A procura de cursos no litoral é uma tendência que se constata nas estatísticas da Agência Nacional de Avaliação e Acreditação do Ensino Superior.

"No estudo que fizemos, o aluno tenta escolher em primeiro lugar um curso do seu agrado que seja compatível com as médias de que dispõe para se candidatar. Se for um aluno do litoral, procurará uma instituição próxima. Um individuo no distrito do Porto procurará um lugar nesse distrito. Houve um ano em que analisámos os dados da entrada e 90% dos alunos que concluíram o ensino secundário na Guarda puseram a mudança para o litoral como primeira prioridade. 90% dos alunos de Lisboa colocaram em primeira prioridade uma instituição de Lisboa", revela Alberto Amaral que lidera esse organismo.

O risco de um sistema mais elitista

No debate sobre eventuais mudanças no método de acesso ao ensino superior, Hugo Figueiredo defende que uma base composta por poucos momentos de avaliação "é sempre um perigo", ressalvando não ser contra a utilização dos exames nacionais "como método de avaliação de uma das dimensões da qualidade do ensino".

O professor da Universidade de Aveiro defende uma valorização de todo o percurso do aluno. "Nos cursos de Medicina nalgumas universidades, é feito um recrutamento com base em competências sócio-culturais e capital cultural, com formas mais amplas de preparação para algumas áreas em particular", exemplifica o investigador.

Hugo Figueiredo diagnostica um sistema muito segmentado e hierarquizado, muito concentrado em determinadas universidades que congregam os alunos de excelência. Depois do recrutamento, surge esta "desigualdade intra-licenciados, como uma segunda barreira muito importante que o sistema tem que claramente trabalhar. Isso faz-se por tentar incluir o maior número possível de pessoas de maior qualidade, com políticas de ação social que permitam colocar alunos de contextos económicos mais favorecidos nas melhore universidades, abrir vagas em instituições de maior qualidade. É um desafio muito grande".
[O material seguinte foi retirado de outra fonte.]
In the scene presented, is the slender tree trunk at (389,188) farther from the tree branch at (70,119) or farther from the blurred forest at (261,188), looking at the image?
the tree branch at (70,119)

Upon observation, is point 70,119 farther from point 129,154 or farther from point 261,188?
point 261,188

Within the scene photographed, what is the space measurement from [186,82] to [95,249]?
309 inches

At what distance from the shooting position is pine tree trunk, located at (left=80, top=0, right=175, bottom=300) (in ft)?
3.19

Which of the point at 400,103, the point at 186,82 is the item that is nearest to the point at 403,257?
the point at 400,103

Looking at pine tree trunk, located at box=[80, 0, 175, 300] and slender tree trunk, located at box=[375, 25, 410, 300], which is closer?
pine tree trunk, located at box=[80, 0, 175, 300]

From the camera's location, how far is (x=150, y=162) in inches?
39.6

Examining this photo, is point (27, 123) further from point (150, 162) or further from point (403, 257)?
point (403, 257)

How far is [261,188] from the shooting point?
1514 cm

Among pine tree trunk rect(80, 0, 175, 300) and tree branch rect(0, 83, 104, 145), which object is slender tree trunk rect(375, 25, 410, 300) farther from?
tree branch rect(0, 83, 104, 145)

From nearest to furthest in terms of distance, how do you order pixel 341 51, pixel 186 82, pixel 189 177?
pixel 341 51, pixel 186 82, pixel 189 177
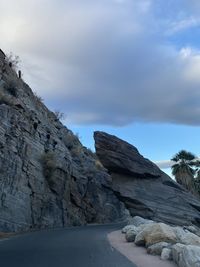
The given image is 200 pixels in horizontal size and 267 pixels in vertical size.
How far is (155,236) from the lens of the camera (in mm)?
19297

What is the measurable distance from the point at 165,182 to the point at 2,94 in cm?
3492

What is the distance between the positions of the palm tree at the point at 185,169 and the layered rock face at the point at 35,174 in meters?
15.9

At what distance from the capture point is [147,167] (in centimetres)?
6819

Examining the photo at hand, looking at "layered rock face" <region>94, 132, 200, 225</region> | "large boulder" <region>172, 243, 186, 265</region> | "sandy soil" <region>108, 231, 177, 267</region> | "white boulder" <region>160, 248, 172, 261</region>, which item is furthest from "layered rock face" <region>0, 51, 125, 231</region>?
"large boulder" <region>172, 243, 186, 265</region>

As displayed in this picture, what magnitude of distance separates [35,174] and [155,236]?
66.5ft

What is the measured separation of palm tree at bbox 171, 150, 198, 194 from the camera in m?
67.2

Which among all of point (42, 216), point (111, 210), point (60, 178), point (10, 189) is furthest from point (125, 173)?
point (10, 189)

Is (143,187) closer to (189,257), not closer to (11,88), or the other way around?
(11,88)

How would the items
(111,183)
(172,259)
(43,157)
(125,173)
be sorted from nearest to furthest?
1. (172,259)
2. (43,157)
3. (111,183)
4. (125,173)

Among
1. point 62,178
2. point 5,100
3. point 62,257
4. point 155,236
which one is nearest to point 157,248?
point 155,236

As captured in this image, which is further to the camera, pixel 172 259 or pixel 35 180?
pixel 35 180

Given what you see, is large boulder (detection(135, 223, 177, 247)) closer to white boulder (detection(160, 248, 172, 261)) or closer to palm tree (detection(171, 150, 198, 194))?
white boulder (detection(160, 248, 172, 261))

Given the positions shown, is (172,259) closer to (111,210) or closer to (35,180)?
(35,180)

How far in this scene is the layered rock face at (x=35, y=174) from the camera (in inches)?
1326
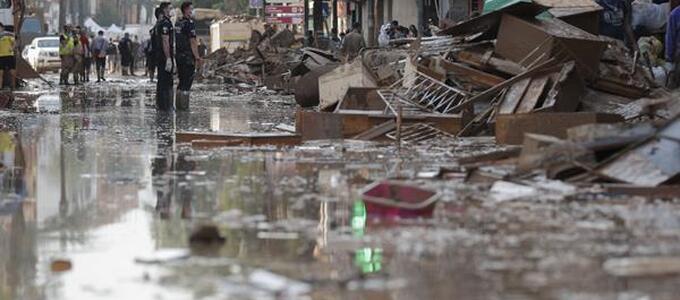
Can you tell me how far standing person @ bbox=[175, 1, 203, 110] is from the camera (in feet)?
75.2

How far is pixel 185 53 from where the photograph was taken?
2319cm

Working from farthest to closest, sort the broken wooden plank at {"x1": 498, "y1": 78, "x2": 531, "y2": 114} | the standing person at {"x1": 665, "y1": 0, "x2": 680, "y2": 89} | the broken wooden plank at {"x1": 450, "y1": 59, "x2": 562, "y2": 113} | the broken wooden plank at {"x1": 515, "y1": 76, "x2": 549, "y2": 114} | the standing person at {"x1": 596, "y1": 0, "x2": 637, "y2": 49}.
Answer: the standing person at {"x1": 596, "y1": 0, "x2": 637, "y2": 49}
the standing person at {"x1": 665, "y1": 0, "x2": 680, "y2": 89}
the broken wooden plank at {"x1": 450, "y1": 59, "x2": 562, "y2": 113}
the broken wooden plank at {"x1": 498, "y1": 78, "x2": 531, "y2": 114}
the broken wooden plank at {"x1": 515, "y1": 76, "x2": 549, "y2": 114}

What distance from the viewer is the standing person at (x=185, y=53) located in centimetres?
2292

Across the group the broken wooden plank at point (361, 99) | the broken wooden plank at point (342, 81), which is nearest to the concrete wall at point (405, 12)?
the broken wooden plank at point (342, 81)

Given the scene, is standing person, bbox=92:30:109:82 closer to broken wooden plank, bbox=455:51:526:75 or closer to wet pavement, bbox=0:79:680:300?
broken wooden plank, bbox=455:51:526:75

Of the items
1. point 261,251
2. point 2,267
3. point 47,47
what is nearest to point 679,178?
point 261,251

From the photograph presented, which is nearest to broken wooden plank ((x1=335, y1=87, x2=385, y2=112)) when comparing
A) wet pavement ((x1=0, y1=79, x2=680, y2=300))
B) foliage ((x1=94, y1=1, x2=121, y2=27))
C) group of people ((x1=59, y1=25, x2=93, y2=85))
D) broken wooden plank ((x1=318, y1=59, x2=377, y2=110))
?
broken wooden plank ((x1=318, y1=59, x2=377, y2=110))

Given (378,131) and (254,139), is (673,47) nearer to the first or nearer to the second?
(378,131)

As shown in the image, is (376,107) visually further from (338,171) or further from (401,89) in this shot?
(338,171)

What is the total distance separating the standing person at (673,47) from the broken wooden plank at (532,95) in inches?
99.5

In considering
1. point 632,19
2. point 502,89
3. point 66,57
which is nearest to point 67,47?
point 66,57

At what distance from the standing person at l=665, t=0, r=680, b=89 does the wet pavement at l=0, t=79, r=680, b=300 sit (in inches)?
178

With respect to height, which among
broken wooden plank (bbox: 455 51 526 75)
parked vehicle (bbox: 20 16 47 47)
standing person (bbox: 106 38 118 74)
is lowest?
standing person (bbox: 106 38 118 74)

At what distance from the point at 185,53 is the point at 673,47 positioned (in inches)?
363
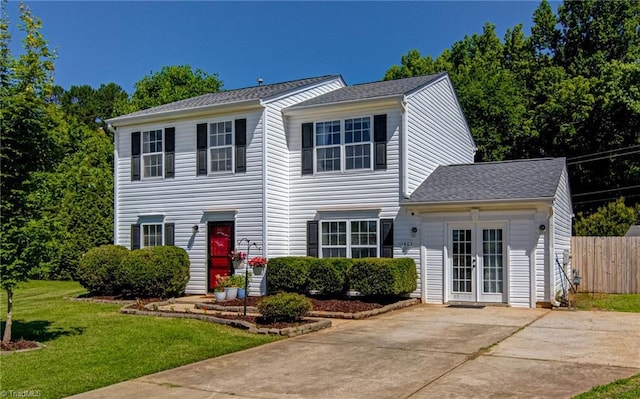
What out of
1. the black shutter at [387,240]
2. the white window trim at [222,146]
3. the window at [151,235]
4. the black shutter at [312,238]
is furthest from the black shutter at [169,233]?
the black shutter at [387,240]

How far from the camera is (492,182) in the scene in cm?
1642

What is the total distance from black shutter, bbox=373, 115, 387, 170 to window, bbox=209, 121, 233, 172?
167 inches

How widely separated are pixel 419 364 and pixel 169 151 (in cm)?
1255

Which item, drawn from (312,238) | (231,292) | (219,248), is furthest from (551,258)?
(219,248)

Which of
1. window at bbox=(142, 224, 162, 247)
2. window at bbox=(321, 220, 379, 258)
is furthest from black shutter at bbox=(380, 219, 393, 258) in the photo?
window at bbox=(142, 224, 162, 247)

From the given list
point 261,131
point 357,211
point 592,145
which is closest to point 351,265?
point 357,211

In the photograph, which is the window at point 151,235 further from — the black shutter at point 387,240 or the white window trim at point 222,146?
the black shutter at point 387,240

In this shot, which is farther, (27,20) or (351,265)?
(351,265)

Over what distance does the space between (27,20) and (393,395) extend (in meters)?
7.83

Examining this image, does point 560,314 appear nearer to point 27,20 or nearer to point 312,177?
point 312,177

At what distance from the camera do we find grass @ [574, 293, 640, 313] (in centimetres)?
1486

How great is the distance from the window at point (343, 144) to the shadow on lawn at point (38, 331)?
8.48 meters

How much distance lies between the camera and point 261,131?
16.9m

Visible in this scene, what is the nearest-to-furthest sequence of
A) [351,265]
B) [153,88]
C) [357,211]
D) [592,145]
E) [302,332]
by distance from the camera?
[302,332], [351,265], [357,211], [592,145], [153,88]
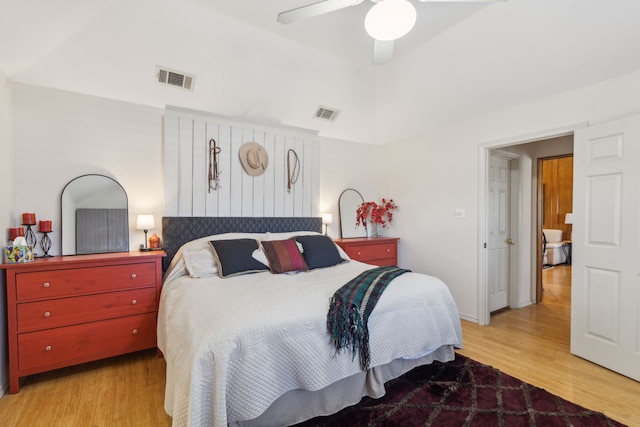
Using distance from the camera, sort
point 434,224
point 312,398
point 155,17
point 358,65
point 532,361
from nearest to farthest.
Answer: point 312,398 < point 155,17 < point 532,361 < point 358,65 < point 434,224

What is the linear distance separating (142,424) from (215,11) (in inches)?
120

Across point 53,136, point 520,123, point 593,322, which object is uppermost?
point 520,123

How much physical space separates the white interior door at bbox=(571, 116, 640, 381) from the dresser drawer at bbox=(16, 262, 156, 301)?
3772 mm

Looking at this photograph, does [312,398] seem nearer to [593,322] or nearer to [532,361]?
[532,361]

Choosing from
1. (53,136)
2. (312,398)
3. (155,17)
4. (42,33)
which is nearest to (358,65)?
(155,17)

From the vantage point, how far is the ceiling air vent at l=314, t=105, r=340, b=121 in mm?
3826

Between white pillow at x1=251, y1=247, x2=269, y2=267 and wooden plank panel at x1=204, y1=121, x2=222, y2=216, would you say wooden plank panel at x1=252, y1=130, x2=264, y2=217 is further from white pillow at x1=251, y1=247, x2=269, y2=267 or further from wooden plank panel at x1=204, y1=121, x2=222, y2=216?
white pillow at x1=251, y1=247, x2=269, y2=267

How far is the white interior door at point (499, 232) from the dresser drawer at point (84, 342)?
3840mm

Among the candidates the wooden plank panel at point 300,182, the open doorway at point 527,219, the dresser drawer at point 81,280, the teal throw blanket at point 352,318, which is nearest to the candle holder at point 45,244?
the dresser drawer at point 81,280

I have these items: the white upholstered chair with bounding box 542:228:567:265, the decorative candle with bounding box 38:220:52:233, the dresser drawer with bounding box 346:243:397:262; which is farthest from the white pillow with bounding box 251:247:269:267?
the white upholstered chair with bounding box 542:228:567:265

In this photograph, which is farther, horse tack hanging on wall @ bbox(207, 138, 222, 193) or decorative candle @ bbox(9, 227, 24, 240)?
horse tack hanging on wall @ bbox(207, 138, 222, 193)

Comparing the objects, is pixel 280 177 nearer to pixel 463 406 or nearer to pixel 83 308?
pixel 83 308

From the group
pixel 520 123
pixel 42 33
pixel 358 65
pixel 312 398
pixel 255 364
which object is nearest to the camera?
pixel 255 364

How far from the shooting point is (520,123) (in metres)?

O investigador da Universidade de Aveiro fala num risco de se desenvolver um sistema de ensino superior mais elitista, com o cenário real de criação de desigualdades.

Três medidas para mudar o sistema de acesso

Convidado a esclarecer o que mudava no sistema, Alberto Amaral defende desde logo um alargamento dos "numerus clausus" que condicionam o acesso ao ensino superior.

"A segunda medida seria melhorar o secundário para diminuir o efeito provocado pelo acesso de apenas alguns alunos com acesso a explicações ou a colégios particulares. A terceira área onde o Ministério podia atuar – não percebo porque não foi feito – é a eliminação de casos de inflação de notas. Há determinados colégios e até liceus públicos onde há uma clara inflação de notas em especial nas disciplinas que não têm exame", propõe o presidente da Agência de Avaliação do Ensino Superior.

Alberto Amaral traz ainda dados que provam que o corpo docente tem vindo a diminuir – na ordem dos 10% face a 2007, ano de criação da Agência – e há vínculos mais precários no sector público.

"Cerca de um terço dos docentes do ensino público são pessoas contratadas em regime de "convidado" e não de carreira", remata o antigo reitor da Universidade do Porto.